▶ _Provided text_
-- Start --

This was a 6.8% decrease and changes quarter-to-quarter are the normal ebb and flow at this point. Turning to Slide 20 which reconciles the migration of non-performing assets. We started the year in the far right column titled Q2 2018 with $38.5 million in NPAs and 90-day delinquencies.
From there we added $2.7 million of non-accruals, resolve $6.3 million on line three with $3.7 million of gross charge-offs on line five.
This netted to a $7 million decrease as mentioned before in non-accrual loans on line six dropping down to line seven, we added $100,000 in ORE well on line eight and nine, we sold $500,000 for writing down $200,000. So after changes in restructured 90-days past due, we ended the quarter $8.6 million better than we started.
Moving to Slide 21, provision expense in the quarter of $1.7 million on line three, covered net charge-offs to $600,000 which allowed the allowance on line four to grow with the increase in the portfolio. The allowance declined two basis points to 1.09% of total loans and four basis points of non-purchase loans to 1.28%.
Fair value adjustments on line eight decreased $5.9 million from $43.1 million to $37.2 million with $3.8 million in accretion and $2.1 million in offset charge-offs.
The decline in the allowance to asset coverage is directionally consistent with the improvements in asset quality and the continued improvement in the coverage of the allowance to non-accrual loans which now stands at 385%. Then quickly summarizing on Slide 22, credit remains healthy, as Mike mentioned before and improved for the quarter.

-- End --

▶ _Material provided_
-- Start --

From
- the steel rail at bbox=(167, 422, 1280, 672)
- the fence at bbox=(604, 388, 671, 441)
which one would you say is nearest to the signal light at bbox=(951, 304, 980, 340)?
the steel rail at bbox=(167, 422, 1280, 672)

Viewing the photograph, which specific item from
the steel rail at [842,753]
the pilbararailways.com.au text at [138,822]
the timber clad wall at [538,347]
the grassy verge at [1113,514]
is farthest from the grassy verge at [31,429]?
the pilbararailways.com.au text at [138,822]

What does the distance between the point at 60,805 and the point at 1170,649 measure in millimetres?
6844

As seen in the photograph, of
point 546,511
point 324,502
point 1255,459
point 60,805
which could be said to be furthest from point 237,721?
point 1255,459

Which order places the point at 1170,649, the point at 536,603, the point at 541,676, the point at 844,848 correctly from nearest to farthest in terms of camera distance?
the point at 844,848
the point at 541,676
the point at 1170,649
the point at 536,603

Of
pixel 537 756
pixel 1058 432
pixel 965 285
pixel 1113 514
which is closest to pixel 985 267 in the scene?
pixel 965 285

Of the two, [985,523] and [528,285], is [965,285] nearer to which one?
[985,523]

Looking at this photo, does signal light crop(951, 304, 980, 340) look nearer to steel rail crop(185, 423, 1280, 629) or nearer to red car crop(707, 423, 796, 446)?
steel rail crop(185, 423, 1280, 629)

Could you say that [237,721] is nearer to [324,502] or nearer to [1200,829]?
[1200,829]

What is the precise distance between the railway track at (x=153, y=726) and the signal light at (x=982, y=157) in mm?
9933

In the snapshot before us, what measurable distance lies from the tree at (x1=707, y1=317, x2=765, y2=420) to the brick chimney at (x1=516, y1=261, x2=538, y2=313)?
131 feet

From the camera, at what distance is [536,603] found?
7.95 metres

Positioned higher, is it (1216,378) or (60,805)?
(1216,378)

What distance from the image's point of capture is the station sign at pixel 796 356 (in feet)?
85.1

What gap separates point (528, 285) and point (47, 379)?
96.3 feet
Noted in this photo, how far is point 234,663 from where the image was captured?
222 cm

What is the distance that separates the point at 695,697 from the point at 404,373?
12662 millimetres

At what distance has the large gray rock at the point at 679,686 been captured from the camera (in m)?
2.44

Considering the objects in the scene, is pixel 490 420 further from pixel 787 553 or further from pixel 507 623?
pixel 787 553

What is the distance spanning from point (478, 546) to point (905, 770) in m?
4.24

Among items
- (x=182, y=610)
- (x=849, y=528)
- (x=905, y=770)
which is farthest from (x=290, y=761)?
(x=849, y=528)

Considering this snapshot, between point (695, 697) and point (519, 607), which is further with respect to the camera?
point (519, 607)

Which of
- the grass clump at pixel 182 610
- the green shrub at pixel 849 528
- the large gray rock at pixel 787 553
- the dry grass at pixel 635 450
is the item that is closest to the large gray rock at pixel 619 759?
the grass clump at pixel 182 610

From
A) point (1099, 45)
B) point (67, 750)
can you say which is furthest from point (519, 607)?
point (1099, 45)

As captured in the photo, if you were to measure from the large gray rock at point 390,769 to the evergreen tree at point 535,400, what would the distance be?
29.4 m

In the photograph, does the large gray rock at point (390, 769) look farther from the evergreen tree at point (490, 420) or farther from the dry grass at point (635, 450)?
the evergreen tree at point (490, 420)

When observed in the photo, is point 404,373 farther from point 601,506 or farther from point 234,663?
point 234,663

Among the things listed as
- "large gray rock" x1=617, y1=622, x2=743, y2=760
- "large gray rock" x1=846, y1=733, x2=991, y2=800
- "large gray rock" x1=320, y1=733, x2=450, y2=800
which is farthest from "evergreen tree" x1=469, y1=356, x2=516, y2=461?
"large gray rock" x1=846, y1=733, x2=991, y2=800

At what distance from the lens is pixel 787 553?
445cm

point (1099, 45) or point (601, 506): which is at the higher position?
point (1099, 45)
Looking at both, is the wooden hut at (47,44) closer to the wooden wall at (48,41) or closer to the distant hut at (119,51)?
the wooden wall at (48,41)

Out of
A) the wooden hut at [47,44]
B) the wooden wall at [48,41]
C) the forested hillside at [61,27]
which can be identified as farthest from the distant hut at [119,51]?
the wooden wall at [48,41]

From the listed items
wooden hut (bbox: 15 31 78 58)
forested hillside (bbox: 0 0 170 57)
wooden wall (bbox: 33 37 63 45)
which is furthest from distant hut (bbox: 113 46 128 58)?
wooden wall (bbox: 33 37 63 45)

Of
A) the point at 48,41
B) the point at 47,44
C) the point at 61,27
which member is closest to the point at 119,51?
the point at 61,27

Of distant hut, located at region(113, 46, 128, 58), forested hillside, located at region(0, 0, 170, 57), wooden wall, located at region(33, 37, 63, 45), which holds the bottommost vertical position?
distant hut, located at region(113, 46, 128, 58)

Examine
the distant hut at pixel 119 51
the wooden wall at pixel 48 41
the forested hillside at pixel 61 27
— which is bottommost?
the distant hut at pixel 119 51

-- End --

▶ _Task set_
1 > Can you return everything in the bank earnings call remarks from "From there we" down to "loans to 1.28%."?
2 > Could you extend the bank earnings call remarks past their final sentence?

▶ _Answer list_
1 >
From there we added $2.7 million of non-accruals, resolve $6.3 million on line three with $3.7 million of gross charge-offs on line five.
This netted to a $7 million decrease as mentioned before in non-accrual loans on line six dropping down to line seven, we added $100,000 in ORE well on line eight and nine, we sold $500,000 for writing down $200,000. So after changes in restructured 90-days past due, we ended the quarter $8.6 million better than we started.
Moving to Slide 21, provision expense in the quarter of $1.7 million on line three, covered net charge-offs to $600,000 which allowed the allowance on line four to grow with the increase in the portfolio. The allowance declined two basis points to 1.09% of total loans and four basis points of non-purchase loans to 1.28%.

2 >
Regulatory classified loans declined in the quarter by $12 million after bumping up in the first quarter and it remains mostly stable. We have strong quarterly loan growth led by C&I and construction lending.
And I would just say that it's a good part of the cycle and I'm pleased with the asset quality of the portfolio while we continue to keep our attention focused on both the local and national economies. Thanks for your attention and I'll turn the call back over to Mike Rechin..
Thanks John. I'm going to finish prepared remarks on Page 24 called First Merchants Strategy and Tactics Overview Looking Forward. Now I'll cover a handful of bullet points and then take questions.
So the first bullet point talks about little bit about John just mentioned, so good part of the banking cycle and so we're trying to do what we do best which is to manage our market presence and deliver our core banking business in a really competitive environment using the kind of disciplines that have allowed us to grow here in the Midwest.
We've always viewed organic growth as Job One, so we're pleased with the results year-to-date.
Changing environment to some degree on bullet point two, so we're optimizing our retail and commercial deposit strategy a couple of quarters back we had talked about a proactive account migration tactic of actually just replacing checking accounts with features that more closely meets the expectations of our clients.
So that project will go on through the balance of the year and then on top of that having just to revisit now with several rate increases what the expectations of our client mix are in terms of product use and pricing and so everything from mom, the most basic retail products to public funds whether the role, the cost, and the relationship expectations of wholesale types of accounts and commercial accounts all being revisited in a way that have produced strong results in 2018 to-date.
The industry doing well means that the talent attraction remains difficult.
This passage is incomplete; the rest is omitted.